Franchise Tax Board v. Superior Court

212 Cal. App. 3d 1343, 261 Cal. Rptr. 236, 1989 Cal. App. LEXIS 817
CourtCalifornia Court of Appeal
DecidedAugust 9, 1989
DocketB042653
StatusPublished
Cited by4 cases

This text of 212 Cal. App. 3d 1343 (Franchise Tax Board v. Superior Court) is published on Counsel Stack Legal Research, covering California Court of Appeal primary law. Counsel Stack provides free access to over 12 million legal documents including statutes, case law, regulations, and constitutions.

Bluebook
Franchise Tax Board v. Superior Court, 212 Cal. App. 3d 1343, 261 Cal. Rptr. 236, 1989 Cal. App. LEXIS 817 (Cal. Ct. App. 1989).

Opinion

Opinion

FUKUTO, J.

I.

The Franchise Tax Board petitions for a writ of prohibition commanding the trial court to sustain its demurrer to a taxpayer’s Complaint for Determination of nonresidency. The filing of such a complaint is expressly authorized by Revenue and Taxation Code section 19081 and Code of Civil Procedure section 1060.5. The Franchise Tax Board contends these provisions violate article XIII, section 32 of the California Constitution, which prohibits the issuance of legal process to prevent or enjoin collection of any tax. The text of these enactments is set out in the margin. 1

*1346 Whether these statutes authorize judicial action that violates the constitutional ban on enjoining collection of taxes is a question of first impression. Two decisions of the Courts of Appeal in 1985 and 1986, reaching conflicting results, were both ordered depublished by the Supreme Court. Two reported appellate cases considered the taxpayer’s residency suit on the merits, without mention of the constitutional prohibition. (Klemp v. Franchise Tax Bd. (1975) 45 Cal.App.3d 870 [119 Cal.Rptr. 821]; Whittell v. Franchise Tax Bd. (1964) 231 Cal.App.2d 278 [41 Cal.Rptr. 673].)
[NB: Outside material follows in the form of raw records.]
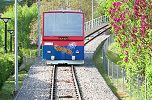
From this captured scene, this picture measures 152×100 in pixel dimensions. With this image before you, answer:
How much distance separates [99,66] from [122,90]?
44.5ft

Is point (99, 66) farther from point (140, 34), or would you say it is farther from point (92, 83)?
point (140, 34)

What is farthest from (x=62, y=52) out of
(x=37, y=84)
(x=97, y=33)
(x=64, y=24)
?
(x=97, y=33)

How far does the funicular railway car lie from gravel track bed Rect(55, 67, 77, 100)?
145cm

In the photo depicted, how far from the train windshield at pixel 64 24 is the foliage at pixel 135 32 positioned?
39.7ft

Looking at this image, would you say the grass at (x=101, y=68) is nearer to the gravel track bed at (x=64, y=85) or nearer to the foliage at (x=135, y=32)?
the gravel track bed at (x=64, y=85)

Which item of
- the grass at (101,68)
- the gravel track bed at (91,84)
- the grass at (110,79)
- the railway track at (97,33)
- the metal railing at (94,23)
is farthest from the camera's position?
the metal railing at (94,23)

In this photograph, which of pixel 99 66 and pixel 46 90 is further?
pixel 99 66

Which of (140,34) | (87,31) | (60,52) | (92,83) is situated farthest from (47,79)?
(87,31)

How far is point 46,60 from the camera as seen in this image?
39250 millimetres

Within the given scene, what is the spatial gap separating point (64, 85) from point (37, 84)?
1511 millimetres

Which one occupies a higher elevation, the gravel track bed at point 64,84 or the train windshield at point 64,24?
the train windshield at point 64,24

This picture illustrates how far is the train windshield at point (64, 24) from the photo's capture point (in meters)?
37.8

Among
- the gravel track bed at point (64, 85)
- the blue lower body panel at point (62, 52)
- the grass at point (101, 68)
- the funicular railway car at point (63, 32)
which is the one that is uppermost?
the funicular railway car at point (63, 32)

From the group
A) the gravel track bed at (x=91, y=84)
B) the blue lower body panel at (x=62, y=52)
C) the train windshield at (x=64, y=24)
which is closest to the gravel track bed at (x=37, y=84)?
the blue lower body panel at (x=62, y=52)
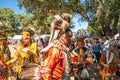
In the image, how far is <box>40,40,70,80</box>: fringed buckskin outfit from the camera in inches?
143

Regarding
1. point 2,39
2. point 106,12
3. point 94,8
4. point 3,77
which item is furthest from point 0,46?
point 94,8

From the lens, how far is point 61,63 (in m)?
3.79

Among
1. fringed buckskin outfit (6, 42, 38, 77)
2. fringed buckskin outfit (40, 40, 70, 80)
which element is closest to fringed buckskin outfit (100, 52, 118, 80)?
fringed buckskin outfit (6, 42, 38, 77)

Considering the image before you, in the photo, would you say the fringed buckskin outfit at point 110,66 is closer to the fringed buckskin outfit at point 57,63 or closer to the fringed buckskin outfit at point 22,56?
the fringed buckskin outfit at point 22,56

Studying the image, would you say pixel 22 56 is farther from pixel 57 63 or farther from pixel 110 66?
pixel 110 66

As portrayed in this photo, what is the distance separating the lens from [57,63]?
3721mm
Despite the unusual posture of a constitutional case in which the Attorney General attacks a state statute, relegating its defense to two individuals who claim not to be residents, the proceeding is not collusive, and the taxpayers have defended the statute with vigor and skill.

II.

According to the complaint, in 1981 the Franchise Tax Board issued the taxpayers notices of additional tax it proposed to assess for tax years 1978 and 1979. The taxpayers filed a written protest, claiming to have been residents of Texas or Illinois in those years. In November 1981, after the Franchise Tax Board rejected their protest, the taxpayers appealed to the State Board of Equalization, which, seven years later, affirmed the determination of the Franchise Tax Board.
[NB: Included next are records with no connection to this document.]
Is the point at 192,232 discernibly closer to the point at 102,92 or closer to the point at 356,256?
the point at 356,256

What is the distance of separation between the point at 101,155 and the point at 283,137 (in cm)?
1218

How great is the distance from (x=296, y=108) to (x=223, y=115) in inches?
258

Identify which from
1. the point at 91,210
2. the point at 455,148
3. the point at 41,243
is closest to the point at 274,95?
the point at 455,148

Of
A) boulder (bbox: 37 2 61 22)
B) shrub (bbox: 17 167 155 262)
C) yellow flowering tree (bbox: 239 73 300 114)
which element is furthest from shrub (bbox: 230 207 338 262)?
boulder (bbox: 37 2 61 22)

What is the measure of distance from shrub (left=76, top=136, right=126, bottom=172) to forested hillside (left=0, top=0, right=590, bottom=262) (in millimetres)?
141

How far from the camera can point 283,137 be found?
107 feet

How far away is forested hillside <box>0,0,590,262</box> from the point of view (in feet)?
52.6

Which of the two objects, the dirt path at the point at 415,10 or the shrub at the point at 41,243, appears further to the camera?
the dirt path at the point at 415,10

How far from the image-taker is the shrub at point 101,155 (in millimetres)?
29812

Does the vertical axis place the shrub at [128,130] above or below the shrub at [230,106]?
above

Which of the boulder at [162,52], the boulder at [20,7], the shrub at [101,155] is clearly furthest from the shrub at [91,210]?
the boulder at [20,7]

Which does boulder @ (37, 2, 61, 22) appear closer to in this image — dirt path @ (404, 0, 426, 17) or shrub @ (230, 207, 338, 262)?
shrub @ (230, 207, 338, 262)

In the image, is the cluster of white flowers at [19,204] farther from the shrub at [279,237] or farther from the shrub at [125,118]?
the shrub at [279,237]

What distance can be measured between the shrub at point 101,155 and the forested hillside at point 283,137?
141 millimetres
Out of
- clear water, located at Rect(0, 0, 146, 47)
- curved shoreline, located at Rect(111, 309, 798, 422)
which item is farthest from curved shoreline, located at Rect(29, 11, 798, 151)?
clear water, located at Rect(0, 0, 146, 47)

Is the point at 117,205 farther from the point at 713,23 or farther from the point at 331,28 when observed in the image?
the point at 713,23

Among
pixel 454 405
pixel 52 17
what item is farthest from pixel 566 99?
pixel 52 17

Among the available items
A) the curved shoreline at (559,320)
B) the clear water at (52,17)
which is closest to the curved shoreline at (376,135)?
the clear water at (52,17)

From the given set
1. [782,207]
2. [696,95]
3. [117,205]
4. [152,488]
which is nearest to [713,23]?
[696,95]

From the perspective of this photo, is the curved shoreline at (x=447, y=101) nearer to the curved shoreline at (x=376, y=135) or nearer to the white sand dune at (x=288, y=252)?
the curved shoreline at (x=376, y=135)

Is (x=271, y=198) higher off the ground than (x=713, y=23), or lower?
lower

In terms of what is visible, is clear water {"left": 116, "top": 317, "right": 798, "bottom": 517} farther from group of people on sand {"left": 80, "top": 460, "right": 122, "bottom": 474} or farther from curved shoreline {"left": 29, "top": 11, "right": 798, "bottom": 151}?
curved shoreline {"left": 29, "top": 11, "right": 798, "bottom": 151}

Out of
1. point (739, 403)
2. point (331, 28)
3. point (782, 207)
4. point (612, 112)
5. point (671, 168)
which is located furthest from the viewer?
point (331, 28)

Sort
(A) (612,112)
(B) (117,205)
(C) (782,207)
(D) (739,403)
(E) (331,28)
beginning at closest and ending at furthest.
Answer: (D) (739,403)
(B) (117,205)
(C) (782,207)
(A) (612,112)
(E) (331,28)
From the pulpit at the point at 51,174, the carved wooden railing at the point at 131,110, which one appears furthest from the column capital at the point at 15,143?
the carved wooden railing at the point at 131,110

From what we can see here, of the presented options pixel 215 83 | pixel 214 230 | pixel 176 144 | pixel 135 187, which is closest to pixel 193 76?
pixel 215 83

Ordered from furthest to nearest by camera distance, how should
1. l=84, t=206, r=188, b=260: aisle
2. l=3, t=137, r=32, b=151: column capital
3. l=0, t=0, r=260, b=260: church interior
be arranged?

The taxpayers then filed a superior court complaint for a determination that they were not residents of California in 1^78 and 1979. The Franchise Tax Board demurred on the ground the action is barred by the antiinjunction provision of article XIII, section 32 of the Constitution. The demurrer was overruled, and this petition followed.

III.

Code of Civil Procedure section 1060.5 and Revenue and Taxation Code section 19081 authorize a taxpayer who claims to be a nonresident to *1347 litigate that one fact, and the latter statute postpones collection of the disputed tax until completion of the litigation, The Franchise Tax Board contends these statutes violate the anti-injunction provision of the Constitution.

Every statute is clothed with a presumption of constitutionality (County of Sonoma v. State Energy Resources Conservation etc. Com. (1985) 40 Cal.3d 361, 368 [220 Cal.Rptr. 114, 708 P.2d 693]), and must be upheld unless it is “clearly, positively and unmistakably” unconstitutional. (Lockheed Aircraft Corp. v. Superior Court (1946) 28 Cal.2d 481, 484 [171 P.2d 21, 166 A.L.R. 701].) The power of the Legislature in the area of taxation is paramount, and any constitutional restriction on that power must be strictly construed against the limitation. (E.g., Hibernia Bank v. State Bd. of Equalization (1985) 166 Cal.App.3d 393, 401 [212 Cal.Rptr. 556].) Constitutional provisions must be construed with reference to their underlying purpose. (E.g., Massachusetts Mutual Life Ins. Co. v. City and County of San Francisco (1982) 129 Cal.App.3d 876, 880-881 [181 Cal.Rptr. 370].) We examine the constitutional anti-injunction provision with these principles in mind.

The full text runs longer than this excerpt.